Delta Air Lines Inc. (NYSE:DAL), backed by its highest top-line growth in seven years and peer-leading margins, has outperformed the legacy network peers with a year-to-date (YTD) price gain of c. 10.0%. United Continental Holdings, Inc. (UAL) and American Airlines Group Inc. (AAL) both have recorded negative price returns, while NYSE Arca Airline Index has only gained c. 10.5% YTD.

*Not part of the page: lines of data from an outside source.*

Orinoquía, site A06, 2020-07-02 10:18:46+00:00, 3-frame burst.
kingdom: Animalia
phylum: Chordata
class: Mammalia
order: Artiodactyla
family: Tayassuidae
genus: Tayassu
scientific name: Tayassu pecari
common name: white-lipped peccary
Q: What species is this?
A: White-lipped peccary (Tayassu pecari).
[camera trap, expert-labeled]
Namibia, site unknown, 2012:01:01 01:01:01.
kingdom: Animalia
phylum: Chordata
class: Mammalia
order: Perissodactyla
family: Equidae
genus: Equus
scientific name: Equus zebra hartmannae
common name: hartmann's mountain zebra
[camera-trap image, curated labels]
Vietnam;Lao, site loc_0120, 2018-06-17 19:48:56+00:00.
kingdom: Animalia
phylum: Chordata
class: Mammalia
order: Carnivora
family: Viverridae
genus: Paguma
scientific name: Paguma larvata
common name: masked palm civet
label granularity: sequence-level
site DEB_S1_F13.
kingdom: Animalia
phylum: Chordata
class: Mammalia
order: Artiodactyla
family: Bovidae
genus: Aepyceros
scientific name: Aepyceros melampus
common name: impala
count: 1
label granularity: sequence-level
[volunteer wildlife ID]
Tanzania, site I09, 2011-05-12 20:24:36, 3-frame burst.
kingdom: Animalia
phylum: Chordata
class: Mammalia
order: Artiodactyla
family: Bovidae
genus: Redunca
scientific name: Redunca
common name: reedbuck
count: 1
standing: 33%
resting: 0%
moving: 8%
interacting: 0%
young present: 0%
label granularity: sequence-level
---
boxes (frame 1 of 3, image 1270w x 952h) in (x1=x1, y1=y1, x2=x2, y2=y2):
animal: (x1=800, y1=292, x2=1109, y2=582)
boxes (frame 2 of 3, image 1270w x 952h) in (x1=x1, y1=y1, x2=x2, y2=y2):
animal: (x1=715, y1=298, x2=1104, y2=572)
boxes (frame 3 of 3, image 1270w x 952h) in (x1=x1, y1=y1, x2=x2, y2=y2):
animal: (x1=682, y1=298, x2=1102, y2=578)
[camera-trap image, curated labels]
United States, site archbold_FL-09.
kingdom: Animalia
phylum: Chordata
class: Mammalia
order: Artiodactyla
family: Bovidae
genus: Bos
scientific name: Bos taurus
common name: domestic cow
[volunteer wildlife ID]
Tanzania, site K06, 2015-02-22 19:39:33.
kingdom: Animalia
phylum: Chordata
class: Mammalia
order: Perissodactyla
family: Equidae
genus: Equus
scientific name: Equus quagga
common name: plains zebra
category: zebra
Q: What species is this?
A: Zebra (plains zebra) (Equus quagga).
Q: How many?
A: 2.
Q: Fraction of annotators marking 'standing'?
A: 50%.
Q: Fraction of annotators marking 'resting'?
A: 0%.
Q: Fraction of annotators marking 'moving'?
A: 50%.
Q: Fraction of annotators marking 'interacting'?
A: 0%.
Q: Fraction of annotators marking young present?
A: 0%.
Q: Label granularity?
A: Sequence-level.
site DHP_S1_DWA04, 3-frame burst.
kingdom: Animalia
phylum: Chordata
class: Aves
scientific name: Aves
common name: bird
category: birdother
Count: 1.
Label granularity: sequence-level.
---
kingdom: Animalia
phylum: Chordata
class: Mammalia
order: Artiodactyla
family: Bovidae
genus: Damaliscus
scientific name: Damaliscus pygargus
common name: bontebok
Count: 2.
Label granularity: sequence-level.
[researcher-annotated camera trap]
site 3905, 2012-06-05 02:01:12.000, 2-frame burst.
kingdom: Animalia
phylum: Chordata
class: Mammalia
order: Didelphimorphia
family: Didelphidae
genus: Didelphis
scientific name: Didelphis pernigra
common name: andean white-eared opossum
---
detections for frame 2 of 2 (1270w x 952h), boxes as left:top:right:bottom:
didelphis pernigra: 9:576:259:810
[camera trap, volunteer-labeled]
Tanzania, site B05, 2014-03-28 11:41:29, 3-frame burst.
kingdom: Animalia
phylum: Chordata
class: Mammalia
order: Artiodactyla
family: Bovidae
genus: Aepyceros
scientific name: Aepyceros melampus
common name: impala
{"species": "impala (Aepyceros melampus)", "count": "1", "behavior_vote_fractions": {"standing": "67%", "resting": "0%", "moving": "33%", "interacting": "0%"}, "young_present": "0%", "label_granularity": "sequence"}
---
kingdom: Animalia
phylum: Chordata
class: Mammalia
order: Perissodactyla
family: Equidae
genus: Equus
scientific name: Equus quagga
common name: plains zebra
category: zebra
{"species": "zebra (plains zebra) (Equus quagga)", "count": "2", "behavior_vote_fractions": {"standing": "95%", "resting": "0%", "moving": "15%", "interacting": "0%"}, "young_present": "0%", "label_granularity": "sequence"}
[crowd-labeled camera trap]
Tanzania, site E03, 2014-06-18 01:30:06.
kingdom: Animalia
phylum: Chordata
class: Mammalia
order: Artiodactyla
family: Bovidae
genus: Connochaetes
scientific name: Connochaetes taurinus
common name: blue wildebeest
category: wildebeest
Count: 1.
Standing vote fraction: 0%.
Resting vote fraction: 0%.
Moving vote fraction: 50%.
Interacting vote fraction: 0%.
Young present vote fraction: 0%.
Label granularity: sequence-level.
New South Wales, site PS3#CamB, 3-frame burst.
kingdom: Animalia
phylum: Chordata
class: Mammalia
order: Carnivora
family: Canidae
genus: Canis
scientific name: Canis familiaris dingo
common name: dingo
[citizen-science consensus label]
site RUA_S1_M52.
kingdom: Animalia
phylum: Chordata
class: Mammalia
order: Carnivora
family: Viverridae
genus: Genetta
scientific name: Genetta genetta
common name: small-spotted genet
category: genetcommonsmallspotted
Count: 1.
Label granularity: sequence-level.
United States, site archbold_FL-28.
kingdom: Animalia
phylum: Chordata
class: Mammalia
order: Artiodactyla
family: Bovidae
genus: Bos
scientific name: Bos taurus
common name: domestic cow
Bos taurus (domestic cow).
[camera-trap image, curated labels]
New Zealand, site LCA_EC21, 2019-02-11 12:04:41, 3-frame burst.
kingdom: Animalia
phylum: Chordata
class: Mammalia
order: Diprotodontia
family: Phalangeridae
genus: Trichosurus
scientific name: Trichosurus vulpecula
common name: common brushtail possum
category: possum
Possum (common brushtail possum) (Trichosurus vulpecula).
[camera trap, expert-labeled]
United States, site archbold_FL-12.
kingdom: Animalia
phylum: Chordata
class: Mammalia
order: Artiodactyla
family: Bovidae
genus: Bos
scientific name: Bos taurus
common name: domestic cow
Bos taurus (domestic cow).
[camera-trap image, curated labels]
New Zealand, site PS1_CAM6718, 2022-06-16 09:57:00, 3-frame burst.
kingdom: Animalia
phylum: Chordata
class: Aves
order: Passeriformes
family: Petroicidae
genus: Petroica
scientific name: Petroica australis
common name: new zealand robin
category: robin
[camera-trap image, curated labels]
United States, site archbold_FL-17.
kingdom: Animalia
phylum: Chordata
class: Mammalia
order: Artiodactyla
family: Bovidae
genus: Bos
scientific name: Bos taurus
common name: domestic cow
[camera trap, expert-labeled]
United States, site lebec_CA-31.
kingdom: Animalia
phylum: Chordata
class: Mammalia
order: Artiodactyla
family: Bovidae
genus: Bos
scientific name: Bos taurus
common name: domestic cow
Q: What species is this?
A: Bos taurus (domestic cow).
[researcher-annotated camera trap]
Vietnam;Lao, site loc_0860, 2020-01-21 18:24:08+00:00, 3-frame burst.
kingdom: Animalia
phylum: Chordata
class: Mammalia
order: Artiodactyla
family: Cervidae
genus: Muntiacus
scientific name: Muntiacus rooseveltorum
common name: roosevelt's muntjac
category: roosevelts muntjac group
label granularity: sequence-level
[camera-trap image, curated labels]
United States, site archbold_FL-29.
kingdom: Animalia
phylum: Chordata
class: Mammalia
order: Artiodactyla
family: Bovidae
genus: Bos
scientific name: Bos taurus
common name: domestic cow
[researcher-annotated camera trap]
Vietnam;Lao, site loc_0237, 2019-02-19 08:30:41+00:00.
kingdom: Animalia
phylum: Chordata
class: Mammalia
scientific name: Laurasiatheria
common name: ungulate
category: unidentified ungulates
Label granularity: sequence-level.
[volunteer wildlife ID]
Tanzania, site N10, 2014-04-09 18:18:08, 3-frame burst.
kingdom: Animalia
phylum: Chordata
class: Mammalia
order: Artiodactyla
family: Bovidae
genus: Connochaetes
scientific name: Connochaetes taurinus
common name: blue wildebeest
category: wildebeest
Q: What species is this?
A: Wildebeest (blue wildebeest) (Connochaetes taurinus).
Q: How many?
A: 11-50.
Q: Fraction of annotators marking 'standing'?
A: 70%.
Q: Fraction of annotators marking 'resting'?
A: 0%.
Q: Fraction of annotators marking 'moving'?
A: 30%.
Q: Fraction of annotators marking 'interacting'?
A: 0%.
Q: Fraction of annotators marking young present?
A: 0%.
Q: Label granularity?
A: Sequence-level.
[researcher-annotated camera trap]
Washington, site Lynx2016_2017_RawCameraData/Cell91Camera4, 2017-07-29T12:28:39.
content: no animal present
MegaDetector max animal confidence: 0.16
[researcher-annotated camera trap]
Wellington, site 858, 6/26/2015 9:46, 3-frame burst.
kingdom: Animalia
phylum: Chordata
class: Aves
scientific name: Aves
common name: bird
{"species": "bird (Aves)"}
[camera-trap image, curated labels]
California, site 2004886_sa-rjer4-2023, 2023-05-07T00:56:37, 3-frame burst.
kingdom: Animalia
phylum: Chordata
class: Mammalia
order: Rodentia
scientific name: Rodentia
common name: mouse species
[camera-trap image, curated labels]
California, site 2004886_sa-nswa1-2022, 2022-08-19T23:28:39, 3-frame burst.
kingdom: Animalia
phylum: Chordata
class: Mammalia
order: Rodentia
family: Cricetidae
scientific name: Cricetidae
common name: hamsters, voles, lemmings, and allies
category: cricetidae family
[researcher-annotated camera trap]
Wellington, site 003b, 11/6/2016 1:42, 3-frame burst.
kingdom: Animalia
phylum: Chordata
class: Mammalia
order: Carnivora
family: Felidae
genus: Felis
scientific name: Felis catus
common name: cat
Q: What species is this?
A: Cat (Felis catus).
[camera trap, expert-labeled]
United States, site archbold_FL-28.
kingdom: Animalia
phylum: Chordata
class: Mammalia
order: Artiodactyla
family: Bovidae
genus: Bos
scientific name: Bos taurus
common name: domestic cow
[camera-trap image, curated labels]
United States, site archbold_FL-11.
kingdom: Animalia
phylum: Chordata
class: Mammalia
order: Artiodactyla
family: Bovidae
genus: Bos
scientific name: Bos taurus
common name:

Buoyed by an expanding economy, the premium-focused carrier recently upgraded the revenue forecast for 2019 as it renewed its co-branded credit card partnership with American Express (AXP) till the end of 2029. The revenue diversification plans shield the company from a possible economic slowdown while cheaper fuel supply from the refinery cushions margins from energy price inflation as the fleet transformation continues. Furthermore, the strong balance sheet will allow the company to focus on further expansion with outstanding dividend yield and above-average share repurchases.
Despite the favorable outlook, DAL, in terms of forward PE, continues to trade at a discount to its five-year average trailing PE, suggesting a buying opportunity. However, amid trade tensions, headwinds to the forecast remain as DAL narrows its focus on premium travel, which makes it vulnerable to an economic slowdown.